Regarding the environmental conditions in animal barns, the indoor air temperature was reported to influence the concentration of airborne bacteria in dairy barns [28] and layer houses [29]. However, no relationships between this parameter and the bacterial loads that were measured on the surfaces of the poultry houses were observed in the present study. Since air temperature is conditioned to rapid fluctuations depending on ventilation and heating systems, the direct effect/correlation of this parameter on/with the microbial community of the barn floor is questionable, at least in the short term.
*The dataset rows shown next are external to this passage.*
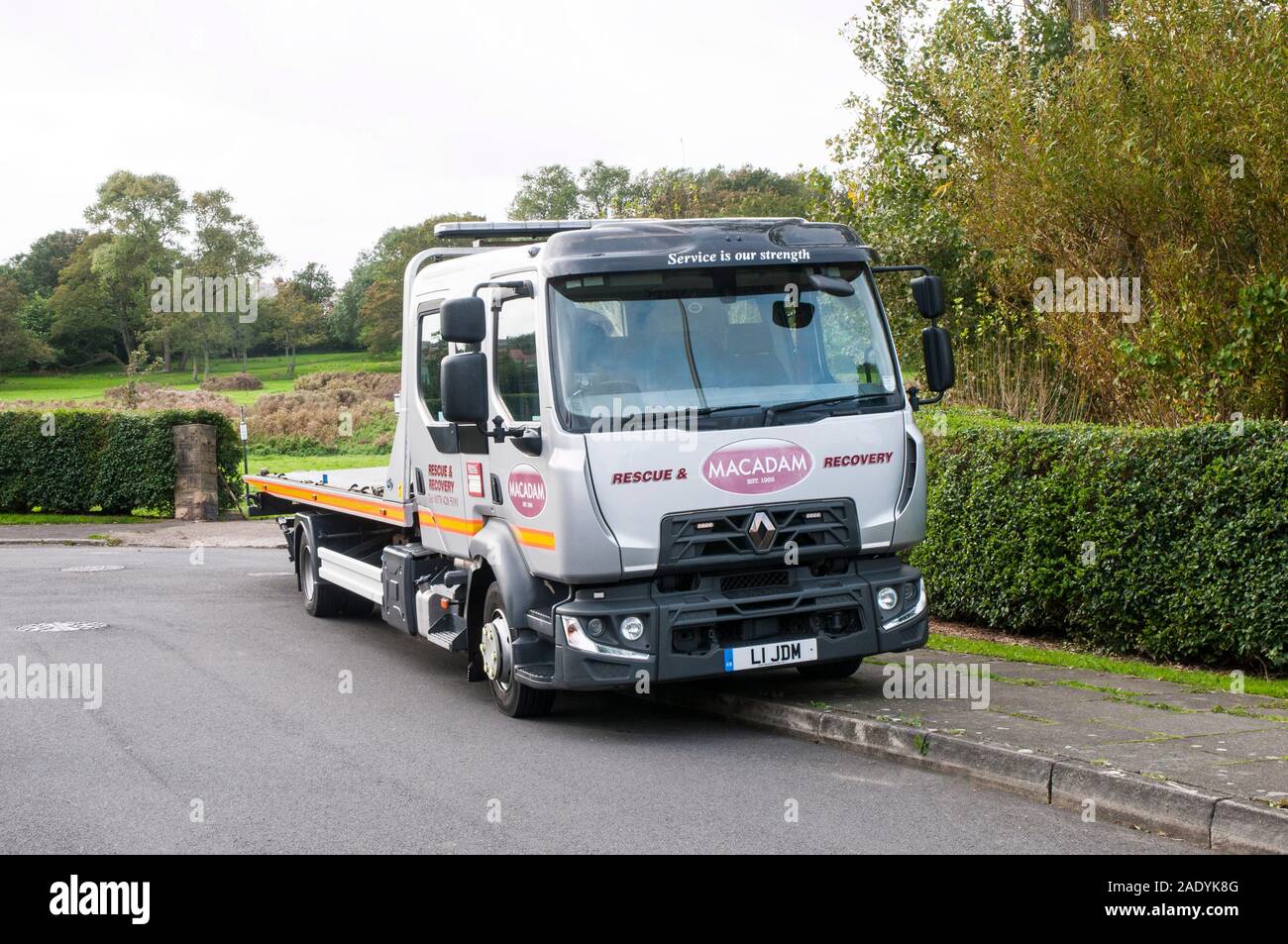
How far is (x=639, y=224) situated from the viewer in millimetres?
8531

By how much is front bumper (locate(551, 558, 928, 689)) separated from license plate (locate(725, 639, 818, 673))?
1.6 inches

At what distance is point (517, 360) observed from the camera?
854cm

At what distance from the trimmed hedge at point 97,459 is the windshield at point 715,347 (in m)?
19.5

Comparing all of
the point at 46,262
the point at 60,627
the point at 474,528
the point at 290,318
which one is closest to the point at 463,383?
the point at 474,528

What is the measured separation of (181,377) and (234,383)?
8430 millimetres

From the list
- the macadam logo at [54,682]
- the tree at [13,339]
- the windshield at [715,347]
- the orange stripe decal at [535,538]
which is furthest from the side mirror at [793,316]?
the tree at [13,339]

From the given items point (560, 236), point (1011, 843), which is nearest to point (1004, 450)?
point (560, 236)

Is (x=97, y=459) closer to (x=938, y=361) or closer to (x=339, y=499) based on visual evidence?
(x=339, y=499)

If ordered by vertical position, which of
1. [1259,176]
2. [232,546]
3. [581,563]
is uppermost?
[1259,176]

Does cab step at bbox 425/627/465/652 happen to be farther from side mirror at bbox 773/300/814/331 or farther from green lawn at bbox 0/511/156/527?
green lawn at bbox 0/511/156/527

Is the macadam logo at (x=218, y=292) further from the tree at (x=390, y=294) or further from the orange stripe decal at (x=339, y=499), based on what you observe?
the orange stripe decal at (x=339, y=499)

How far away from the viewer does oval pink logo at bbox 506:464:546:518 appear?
815cm

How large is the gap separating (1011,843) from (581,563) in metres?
2.98
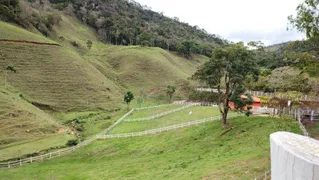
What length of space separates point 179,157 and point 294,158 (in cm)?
1633

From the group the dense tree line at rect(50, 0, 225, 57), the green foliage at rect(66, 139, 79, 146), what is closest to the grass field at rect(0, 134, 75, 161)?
the green foliage at rect(66, 139, 79, 146)

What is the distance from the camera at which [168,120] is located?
120 ft

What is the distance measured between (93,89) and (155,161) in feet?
123

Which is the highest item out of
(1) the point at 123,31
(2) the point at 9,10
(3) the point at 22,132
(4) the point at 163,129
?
(1) the point at 123,31

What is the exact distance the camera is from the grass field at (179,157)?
1703cm

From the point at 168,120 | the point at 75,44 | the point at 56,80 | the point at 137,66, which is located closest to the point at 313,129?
the point at 168,120

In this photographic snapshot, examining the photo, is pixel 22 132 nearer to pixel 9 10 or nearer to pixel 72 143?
pixel 72 143

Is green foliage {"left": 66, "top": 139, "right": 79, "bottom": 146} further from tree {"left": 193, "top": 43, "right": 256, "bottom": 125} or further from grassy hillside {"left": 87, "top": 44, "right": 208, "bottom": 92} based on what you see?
grassy hillside {"left": 87, "top": 44, "right": 208, "bottom": 92}

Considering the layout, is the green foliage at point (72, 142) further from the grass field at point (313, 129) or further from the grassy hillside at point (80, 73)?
the grass field at point (313, 129)

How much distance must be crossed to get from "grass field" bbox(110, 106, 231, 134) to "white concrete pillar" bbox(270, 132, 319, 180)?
26.5 metres

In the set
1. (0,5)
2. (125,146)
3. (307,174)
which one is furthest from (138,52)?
(307,174)

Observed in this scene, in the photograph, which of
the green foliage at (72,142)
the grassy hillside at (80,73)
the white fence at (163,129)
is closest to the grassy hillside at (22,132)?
the green foliage at (72,142)

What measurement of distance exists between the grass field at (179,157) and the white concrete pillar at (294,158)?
7.93 m

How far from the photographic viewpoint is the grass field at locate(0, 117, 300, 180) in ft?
55.9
Using the example of E. coli O157, desiccation rather than low temperatures (5 °C vs. 20 °C) was shown to affect the survival of bacteria on surfaces [30]. In our study, the air temperature measures were performed after each sampling time to foresee possible variations on the effectiveness of cleaning and disinfection preparations that were applied in the compartments by spraying or fogging. Based on the comparable counts between the C & D rounds over the study period and despite the differences that were measured at the different sampling times, the air temperature did not seem to influence the effects of the applied substances. This may be due to the fact, that the C & D procedures were not performed below temperatures of 10 °C which could affect the antimicrobial efficiency of substances, e.g., aldehydes [1].

Further microbiological evaluations included the isolation of presumptive colonies from the selective bile aesculin azide agar or McConkey agar for further characterization by MALDI-TOF MS. As shown in Table 5, some bacterial species were isolated and confirmed at AC or AD, although they were not present among the isolates that were selected at BC. It is probable that the bacterial community shifts due to cleaning and disinfection procedures [31] may have facilitated the later detection of these microorganisms that were already present on the barn floor surfaces. Furthermore, only 30% of the colonies showing aesculin hydrolysis were identified as bacteria of the genus Enterococcus. Although most of the isolates were identified as fecal bacteria. Based on these observations, it is advisable to regard the colony count at first as a presumptive indicator and, depending on the scope of the evaluations, further identifications may be required, such as farm-specific biosecurity measures that are focused on persistent Enterococcosis between consecutive flocks.

5. Conclusions

In conclusion, boot swab sampling presents a suitable expansion of methods that are available to assess the success of C & D protocols on unstructured barn surfaces, such as concrete floors, that are commonly used in poultry barns. As shown, the sampling protocol permitted the accurate analysis of microbial dynamics throughout the C & D. Theoretically, boot swab sampling may improve the efficiency of sampling of floors in terms of covered area and invested time while still providing the general advantages of the swab sampling techniques. Due to the simplicity of this sampling method, it may be carried out by veterinarians, specialist contractors, and/or even trained farm staff. By combining this technique with the possibility of enrichment and further bacterial identification with MALDI-TOF MS, it would be possible to increase both the sensitivity and specificity of the evaluations. Although ACP-sampling and boot swabs were performed under the same conditions, no correlations could be determined between the results. However, the recorded data are not enough to currently give a recommendation as to which of the two methods should be used to check the disinfection measures. Further studies should be performed to validate the use of this sampling technique by comparing C & D protocols. It would be useful to concentrate the studies in a few barns, C & D protocols, and/or specialist contractors to avoid the effects of variations on evaluation outcomes. Depending on the scope of the studies, it may be important to include, for instance, other swab sampling techniques and further culture and non-culture methods.